Extracted text –
These “Measures” are extraordinary in name only
Somewhere inside the film “Extraordinary Measures” is indeed an extraordinary story, but the finished product on display is marred by a feeble screenplay, weak acting, and a lack of genuine drama. For an average “Disease of the Week,” film we can always turn to the Lifetime channel. But this story has merit, so it’s a shame it isn’t a stronger adaptation of the true events that inspired it.
Brendan Fraser and Keri Russell star as John and Aileen Crowley, parents of two young children suffering from a genetic form of muscular dystrophy called Pompe disease, which claims the lives of its victims in their childhood. When one of the children nearly dies, John gets serious about finding a cure. He quits his successful job and drives to Nebraska to make a plea to a university biochemist, Dr. Robert Stonehill (Harrison Ford), who has some cutting edge theories about a cure.
The Crowleys form a foundation to raise the money necessary to pursue the research, which eventually leads to Dr. Stonehill getting his own lab, and then selling the resulting drug to a major pharmaceutical manufacturer.
Trouble is, the movie skims the surface of these major challenges, which on their own could have been developed into tension-filled plotlines or even standalone movies. The screenplay never demonstrates any of the arduous difficulties the Crowleys must surely have confronted as parents of kids with serious, disabling maladies.

Stored items from a collection:
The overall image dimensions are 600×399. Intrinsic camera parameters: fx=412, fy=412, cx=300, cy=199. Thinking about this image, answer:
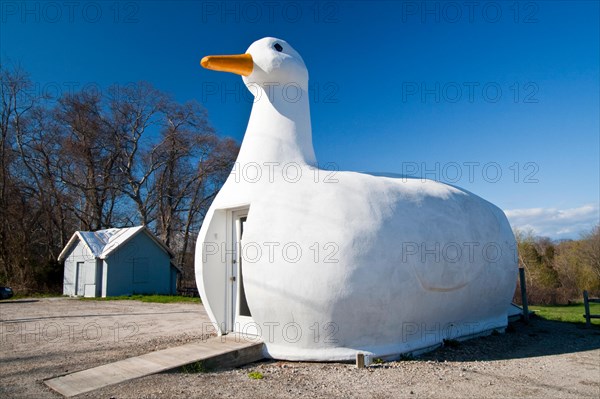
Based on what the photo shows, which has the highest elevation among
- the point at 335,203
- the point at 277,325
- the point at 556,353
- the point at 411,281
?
the point at 335,203

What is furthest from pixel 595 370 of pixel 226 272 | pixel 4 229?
pixel 4 229

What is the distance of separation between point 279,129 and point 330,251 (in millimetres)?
2617

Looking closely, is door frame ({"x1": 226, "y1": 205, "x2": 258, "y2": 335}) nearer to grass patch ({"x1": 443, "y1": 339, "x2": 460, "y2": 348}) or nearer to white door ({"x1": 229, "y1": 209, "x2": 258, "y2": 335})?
white door ({"x1": 229, "y1": 209, "x2": 258, "y2": 335})

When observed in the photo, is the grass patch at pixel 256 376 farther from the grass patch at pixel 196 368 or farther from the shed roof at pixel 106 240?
the shed roof at pixel 106 240

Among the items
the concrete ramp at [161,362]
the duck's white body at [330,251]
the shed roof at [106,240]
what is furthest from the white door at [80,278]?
the concrete ramp at [161,362]

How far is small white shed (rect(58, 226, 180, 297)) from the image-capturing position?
21.1 meters

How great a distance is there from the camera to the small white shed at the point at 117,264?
21062mm

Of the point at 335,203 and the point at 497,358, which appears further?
the point at 497,358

Work item A – In the review of "Extraordinary Measures," what disease do the Crowleys' two children have?
Work item B – Resume the review of "Extraordinary Measures" right after its final sentence.

Result A – Pompe disease, a genetic form of muscular dystrophy.

Result B –
Brendan Fraser can’t inhabit his role as the uber determined father-his dramatic moments seem forced and even on occasion oddly goofy. He needs to get past the slight roles of his most recent films like “Inkheart” and “Journey to the Center of the Earth,” and his few moments in “Crash” intimated some potential for more serious work, here he’s not up to it here. As for the legendary Ford, he continues to have problems choosing good scripts that allow him to successfully transition to the noble, elderly statesman like Paul Newman did so well in “The Verdict” and “Road to Perdition.” Here, Ford’s character is easily the most interesting of the leads, but he winds up merely seeming crotchety.
Russell’s faithful wife role affords little depth or opportunity to shine beyond crying at all the right times.
When a minor role, performed by a journeyman actor (in this case the excellent Jared Harris, son of the late Sir Richard) upstages the other superstar actors, something is amiss.
The cast, at least on paper, indeed has firepower. But despite a heart-tugging story, “Extraordinary Measures” is a misfire and better suited to afternoon cable.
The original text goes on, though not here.